Placental single-cell RNA sequencing
Villous tissue single-cell suspensions were thawed and sorted via fluorescence-activated cell sorting with LIVE/DEAD Near-IR stain (Invitrogen) for viability and forward-scatter and side-scatter profiles to eliminate cellular debris and cell doublets. Viability- and size-sorted single-cell suspensions were submitted to the University of Michigan Advanced Genomics Core for single-cell RNA sequencing. Single cells were barcoded, and cDNA libraries constructed on the Chromium platform (10X Genomics, Single Cell 3’ v2 chemistry). Asymmetric paired-end 110 base pair reads were sequenced on NovaSeq 6000 (Illumina).
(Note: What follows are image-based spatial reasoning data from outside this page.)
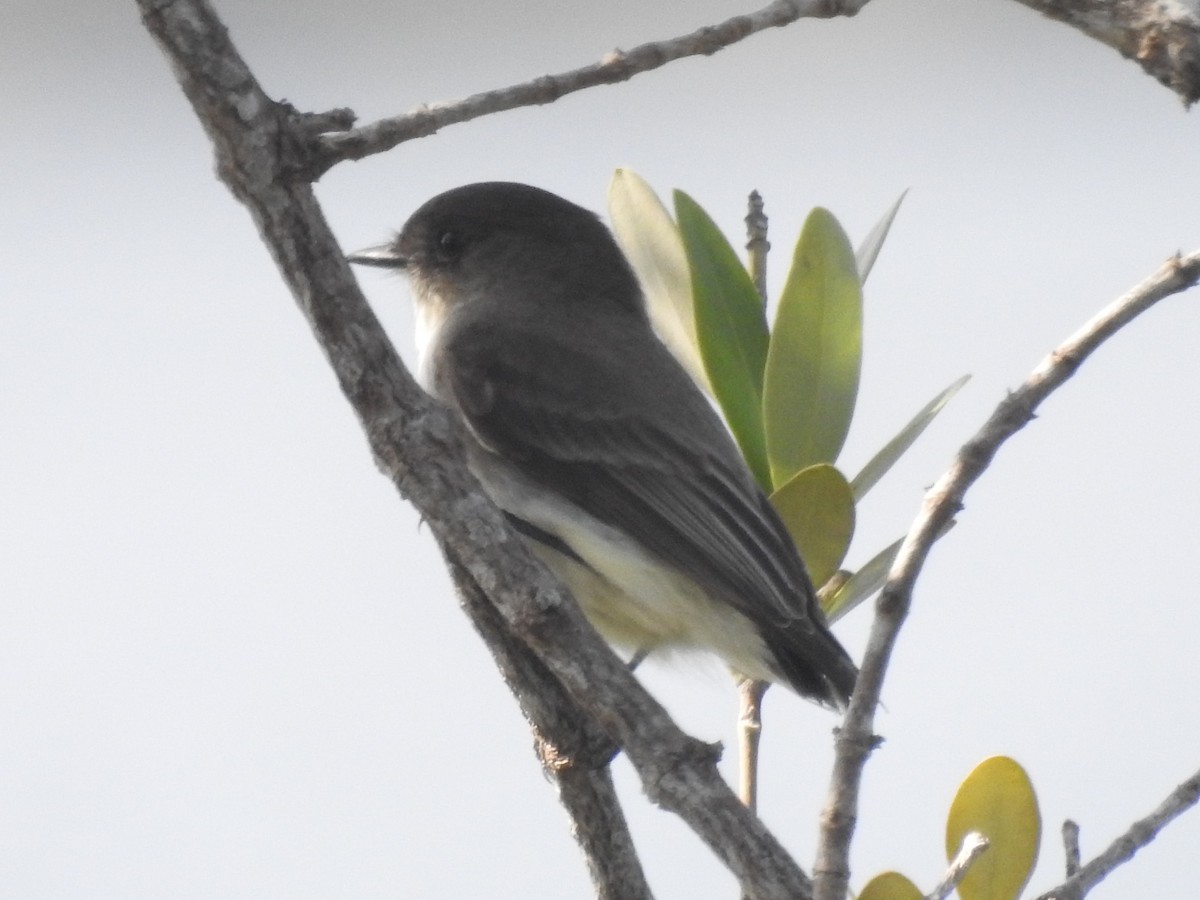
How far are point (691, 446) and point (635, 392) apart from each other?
0.68 ft

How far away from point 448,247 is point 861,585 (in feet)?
6.23

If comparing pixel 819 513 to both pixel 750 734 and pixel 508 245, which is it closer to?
pixel 750 734

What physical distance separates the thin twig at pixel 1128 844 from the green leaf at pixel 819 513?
2.54ft

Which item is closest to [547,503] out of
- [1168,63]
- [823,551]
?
[823,551]

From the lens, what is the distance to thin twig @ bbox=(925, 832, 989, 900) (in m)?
1.81

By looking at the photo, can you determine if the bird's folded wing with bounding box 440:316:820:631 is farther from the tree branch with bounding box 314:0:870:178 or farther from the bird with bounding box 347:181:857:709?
the tree branch with bounding box 314:0:870:178

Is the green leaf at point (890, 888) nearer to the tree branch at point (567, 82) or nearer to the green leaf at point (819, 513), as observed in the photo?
the green leaf at point (819, 513)

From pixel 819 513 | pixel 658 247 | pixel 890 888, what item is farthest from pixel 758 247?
pixel 890 888

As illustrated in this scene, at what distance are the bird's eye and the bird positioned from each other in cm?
11

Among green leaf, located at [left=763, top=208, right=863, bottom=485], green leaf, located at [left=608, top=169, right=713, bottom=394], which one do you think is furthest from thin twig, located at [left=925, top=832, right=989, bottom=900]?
green leaf, located at [left=608, top=169, right=713, bottom=394]

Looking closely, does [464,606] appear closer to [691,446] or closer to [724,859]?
[724,859]

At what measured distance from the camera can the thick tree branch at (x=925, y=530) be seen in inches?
71.2

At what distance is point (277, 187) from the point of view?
1.98m

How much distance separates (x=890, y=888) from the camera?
2.05 metres
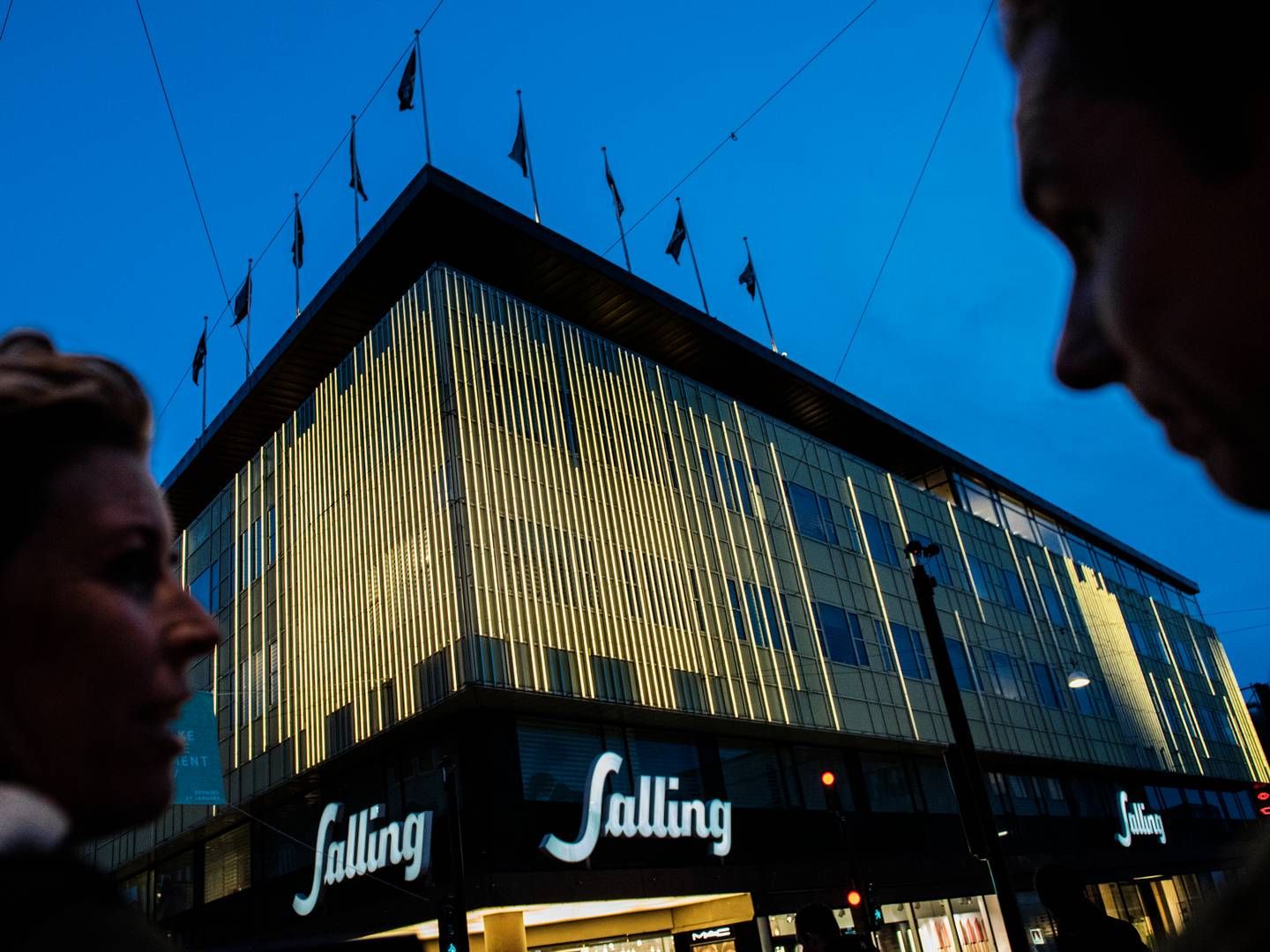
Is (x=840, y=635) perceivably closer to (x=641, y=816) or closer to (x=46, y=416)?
(x=641, y=816)

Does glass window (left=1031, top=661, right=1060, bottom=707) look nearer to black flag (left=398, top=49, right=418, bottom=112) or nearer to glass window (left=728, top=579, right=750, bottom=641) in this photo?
glass window (left=728, top=579, right=750, bottom=641)

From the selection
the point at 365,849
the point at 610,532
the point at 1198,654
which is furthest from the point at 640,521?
the point at 1198,654

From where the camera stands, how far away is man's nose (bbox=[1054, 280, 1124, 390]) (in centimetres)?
96

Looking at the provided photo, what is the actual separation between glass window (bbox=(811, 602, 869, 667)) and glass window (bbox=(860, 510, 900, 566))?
402cm

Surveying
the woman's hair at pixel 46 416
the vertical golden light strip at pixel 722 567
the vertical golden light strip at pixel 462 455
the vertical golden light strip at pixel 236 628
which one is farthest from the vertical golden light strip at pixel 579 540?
the woman's hair at pixel 46 416

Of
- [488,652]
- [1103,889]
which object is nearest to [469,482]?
[488,652]

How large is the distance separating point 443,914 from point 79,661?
57.5ft

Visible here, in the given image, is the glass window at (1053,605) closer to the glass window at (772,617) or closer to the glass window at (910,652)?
the glass window at (910,652)

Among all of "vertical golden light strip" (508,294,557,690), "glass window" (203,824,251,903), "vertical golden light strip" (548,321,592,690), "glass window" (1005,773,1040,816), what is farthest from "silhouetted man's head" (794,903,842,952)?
"glass window" (1005,773,1040,816)

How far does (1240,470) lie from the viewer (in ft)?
2.68

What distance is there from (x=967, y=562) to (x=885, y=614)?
26.3 ft

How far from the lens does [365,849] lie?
22.2m

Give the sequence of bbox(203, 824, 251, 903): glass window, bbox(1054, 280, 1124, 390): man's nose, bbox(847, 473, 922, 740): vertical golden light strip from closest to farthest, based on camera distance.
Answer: bbox(1054, 280, 1124, 390): man's nose < bbox(203, 824, 251, 903): glass window < bbox(847, 473, 922, 740): vertical golden light strip

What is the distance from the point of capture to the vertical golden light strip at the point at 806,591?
91.8ft
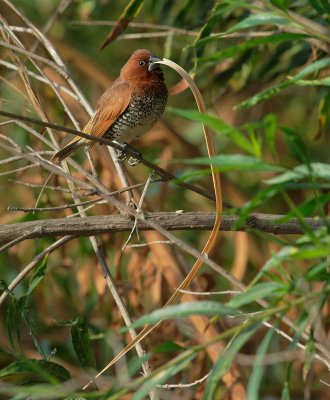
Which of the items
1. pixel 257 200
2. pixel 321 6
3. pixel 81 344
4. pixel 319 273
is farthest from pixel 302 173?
pixel 81 344

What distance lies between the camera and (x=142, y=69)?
3.62 metres

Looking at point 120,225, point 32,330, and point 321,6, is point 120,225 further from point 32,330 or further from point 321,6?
point 321,6

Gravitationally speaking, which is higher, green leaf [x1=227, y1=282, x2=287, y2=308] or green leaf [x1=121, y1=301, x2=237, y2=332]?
green leaf [x1=227, y1=282, x2=287, y2=308]

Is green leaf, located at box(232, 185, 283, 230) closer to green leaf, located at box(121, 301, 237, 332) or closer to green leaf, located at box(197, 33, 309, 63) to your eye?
green leaf, located at box(121, 301, 237, 332)

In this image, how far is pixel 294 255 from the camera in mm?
1305

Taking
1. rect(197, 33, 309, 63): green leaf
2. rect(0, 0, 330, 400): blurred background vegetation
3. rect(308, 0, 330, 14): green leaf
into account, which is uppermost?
rect(308, 0, 330, 14): green leaf

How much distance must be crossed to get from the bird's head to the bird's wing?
0.13 metres

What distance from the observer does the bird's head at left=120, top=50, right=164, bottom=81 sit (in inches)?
142

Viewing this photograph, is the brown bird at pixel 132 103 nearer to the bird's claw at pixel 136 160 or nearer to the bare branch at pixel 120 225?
the bird's claw at pixel 136 160

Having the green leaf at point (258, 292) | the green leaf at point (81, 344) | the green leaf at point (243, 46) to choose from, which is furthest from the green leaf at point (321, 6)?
the green leaf at point (81, 344)

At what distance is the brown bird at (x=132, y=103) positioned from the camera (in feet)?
11.4

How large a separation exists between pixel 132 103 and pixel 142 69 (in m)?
0.23

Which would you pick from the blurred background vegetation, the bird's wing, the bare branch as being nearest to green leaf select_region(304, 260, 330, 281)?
the blurred background vegetation

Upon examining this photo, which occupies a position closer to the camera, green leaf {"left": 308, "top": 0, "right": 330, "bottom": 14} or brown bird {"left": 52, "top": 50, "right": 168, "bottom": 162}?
green leaf {"left": 308, "top": 0, "right": 330, "bottom": 14}
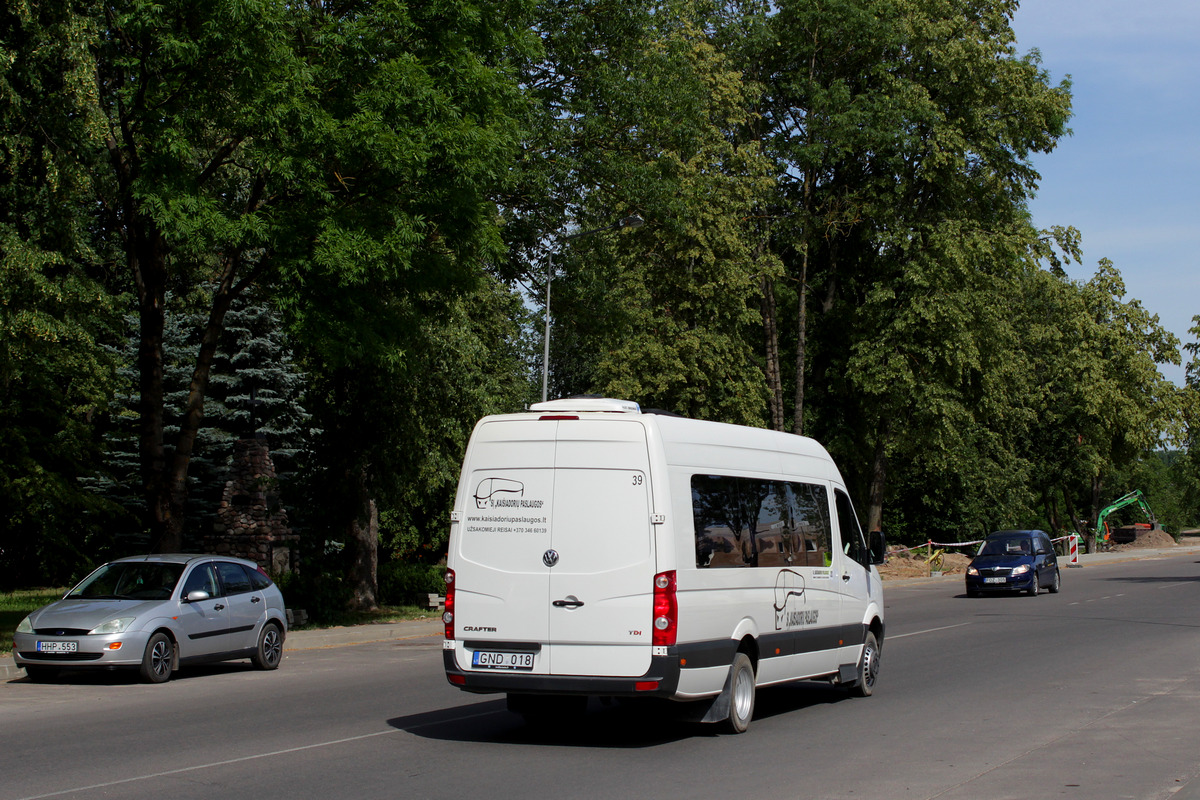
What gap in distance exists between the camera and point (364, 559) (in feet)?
87.2

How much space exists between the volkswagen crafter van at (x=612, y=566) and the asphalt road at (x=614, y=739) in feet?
1.92

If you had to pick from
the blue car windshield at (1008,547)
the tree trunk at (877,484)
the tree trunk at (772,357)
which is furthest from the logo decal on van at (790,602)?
the tree trunk at (877,484)

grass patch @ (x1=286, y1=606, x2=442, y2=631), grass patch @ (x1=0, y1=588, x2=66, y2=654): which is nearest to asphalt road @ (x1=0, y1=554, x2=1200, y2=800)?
grass patch @ (x1=0, y1=588, x2=66, y2=654)

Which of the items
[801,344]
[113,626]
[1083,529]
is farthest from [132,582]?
[1083,529]

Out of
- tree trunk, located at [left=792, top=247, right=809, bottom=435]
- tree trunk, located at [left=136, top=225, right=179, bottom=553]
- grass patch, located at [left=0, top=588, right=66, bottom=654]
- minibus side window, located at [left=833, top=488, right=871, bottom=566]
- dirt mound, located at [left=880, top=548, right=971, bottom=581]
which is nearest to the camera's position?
minibus side window, located at [left=833, top=488, right=871, bottom=566]

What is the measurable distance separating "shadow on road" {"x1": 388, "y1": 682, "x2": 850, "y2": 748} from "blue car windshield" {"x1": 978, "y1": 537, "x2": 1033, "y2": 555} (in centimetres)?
2097

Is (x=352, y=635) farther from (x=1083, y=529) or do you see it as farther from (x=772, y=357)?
(x=1083, y=529)

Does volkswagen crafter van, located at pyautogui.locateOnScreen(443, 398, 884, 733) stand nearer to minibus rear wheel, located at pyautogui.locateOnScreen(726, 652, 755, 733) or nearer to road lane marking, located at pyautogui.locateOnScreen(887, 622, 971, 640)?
minibus rear wheel, located at pyautogui.locateOnScreen(726, 652, 755, 733)

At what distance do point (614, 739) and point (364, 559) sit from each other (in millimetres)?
17876

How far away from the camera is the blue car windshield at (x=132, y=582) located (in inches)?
575

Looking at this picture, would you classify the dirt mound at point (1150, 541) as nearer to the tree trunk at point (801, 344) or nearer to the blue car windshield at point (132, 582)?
the tree trunk at point (801, 344)

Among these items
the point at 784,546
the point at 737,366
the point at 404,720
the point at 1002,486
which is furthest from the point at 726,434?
the point at 1002,486

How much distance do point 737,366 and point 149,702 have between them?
1167 inches

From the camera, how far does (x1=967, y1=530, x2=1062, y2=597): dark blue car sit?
3000 cm
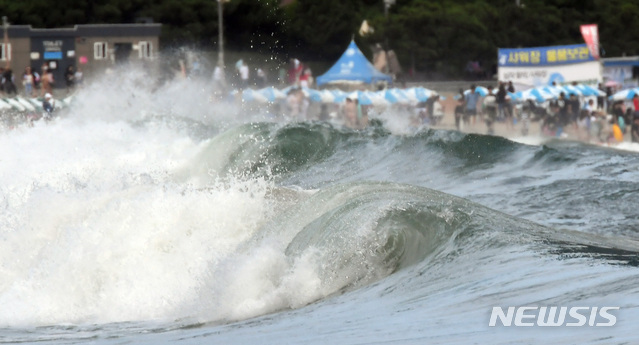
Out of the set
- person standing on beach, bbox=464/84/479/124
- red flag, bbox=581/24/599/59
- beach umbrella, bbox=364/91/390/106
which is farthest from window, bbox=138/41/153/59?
person standing on beach, bbox=464/84/479/124

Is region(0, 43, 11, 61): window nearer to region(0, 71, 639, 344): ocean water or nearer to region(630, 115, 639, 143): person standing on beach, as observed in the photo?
region(630, 115, 639, 143): person standing on beach

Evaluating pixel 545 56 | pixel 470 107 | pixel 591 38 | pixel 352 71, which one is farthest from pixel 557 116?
pixel 352 71

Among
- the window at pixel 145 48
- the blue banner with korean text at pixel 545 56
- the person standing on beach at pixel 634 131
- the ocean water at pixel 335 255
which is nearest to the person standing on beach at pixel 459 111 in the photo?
the person standing on beach at pixel 634 131

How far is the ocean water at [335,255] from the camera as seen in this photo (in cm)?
615

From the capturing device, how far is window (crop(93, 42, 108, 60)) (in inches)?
1940

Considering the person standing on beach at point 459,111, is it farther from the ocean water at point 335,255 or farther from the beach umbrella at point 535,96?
the ocean water at point 335,255

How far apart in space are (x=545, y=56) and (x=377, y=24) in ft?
75.1

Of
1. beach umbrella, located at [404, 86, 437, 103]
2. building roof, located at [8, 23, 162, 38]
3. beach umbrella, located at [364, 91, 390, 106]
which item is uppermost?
building roof, located at [8, 23, 162, 38]

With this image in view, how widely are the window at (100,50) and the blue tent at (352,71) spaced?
11.4m

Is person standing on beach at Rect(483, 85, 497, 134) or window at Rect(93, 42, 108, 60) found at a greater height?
window at Rect(93, 42, 108, 60)

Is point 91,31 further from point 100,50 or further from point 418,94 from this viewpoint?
point 418,94

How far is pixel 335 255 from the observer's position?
770 cm

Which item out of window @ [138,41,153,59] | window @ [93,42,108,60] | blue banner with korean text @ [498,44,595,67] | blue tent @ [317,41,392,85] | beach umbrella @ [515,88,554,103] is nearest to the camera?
beach umbrella @ [515,88,554,103]

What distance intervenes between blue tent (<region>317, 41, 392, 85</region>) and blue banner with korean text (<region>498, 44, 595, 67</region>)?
18.1 feet
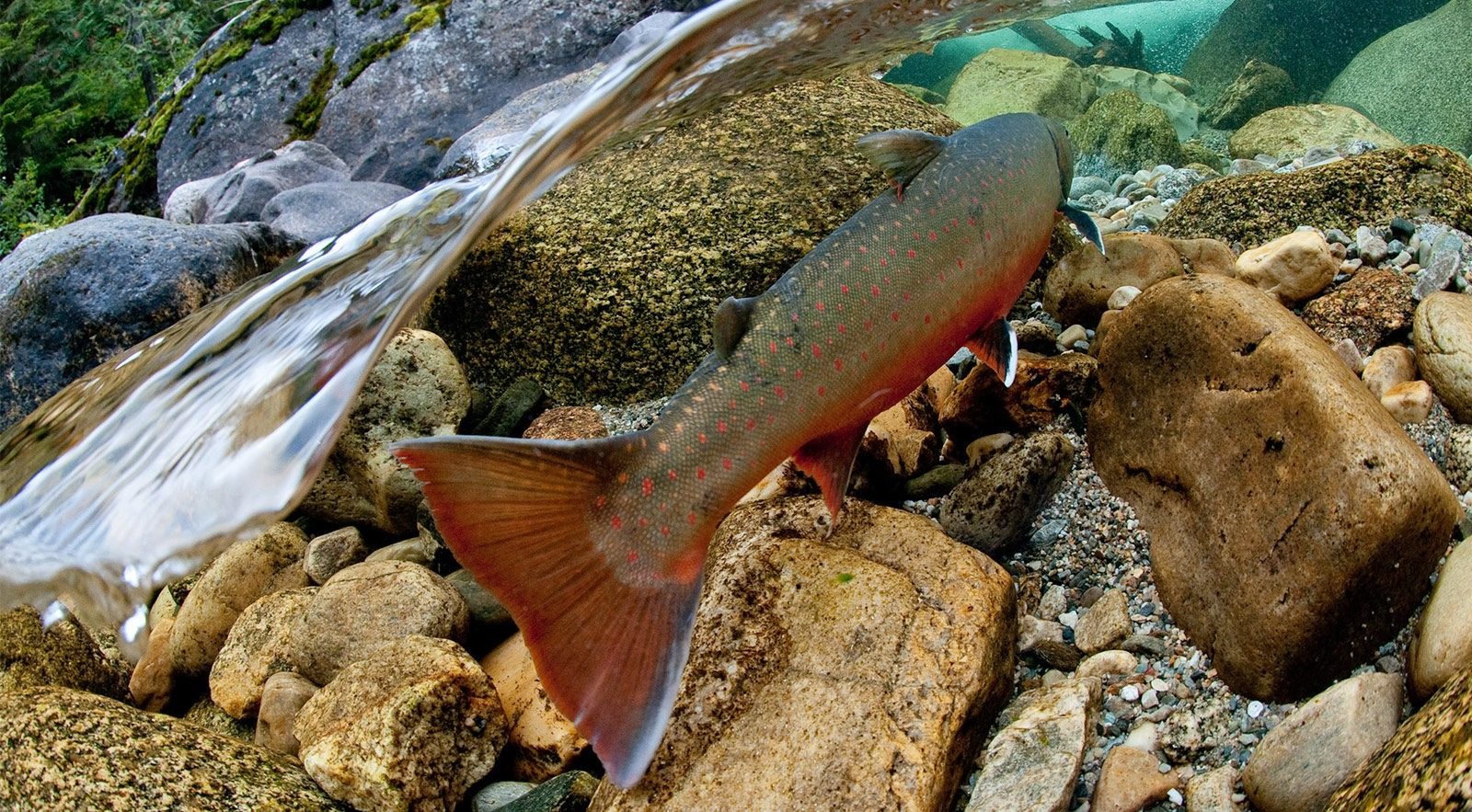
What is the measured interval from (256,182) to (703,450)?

Single-cell RNA-sequencing preprocessing
Raw reads were processed, deconvoluted, droplet filtered, and aligned at the gene level with the Cell Ranger pipeline using default settings (v4.0.0, 10X Genomics) based on the GRCh38 GENCODEv32/Ensembl 98 reference transcriptome with STAR v2.5.1b [59]. Previously published single-cell RNA-sequencing raw data of healthy, term placental villous tissue samples (dbGaP ID phs001886.v1.p1) SRR10166478, SRR10166481, and SRR10166484 downloaded through the NCBI Sequence Read Archive were processed identically [16]. The freemuxlet function in the latest version (accessed 2021/12/05) of the ‘popscle’ package was used to assign fetal or maternal origin and identify 120 mosaic doublets for removal based on single nucleotide polymorphisms with minor allele frequency greater than 10% from the 1000 Genomes Phase 3 reference panel (released 2013/05/02) [60]. Per cell quality control criteria were total RNA molecules, unique genes, and percentage of reads mapping to mitochondrial genes [61]. We excluded 1,398 low-quality outlier cells defined as cells that exceeded four median absolute deviations in samples 1 and 2 or three median absolute deviations in samples 3, 4, and 5 using the quickQCPerCell function in ‘scater’ (R package, version 1.18.6) with default settings [62] (Supplementary Figures 1-2).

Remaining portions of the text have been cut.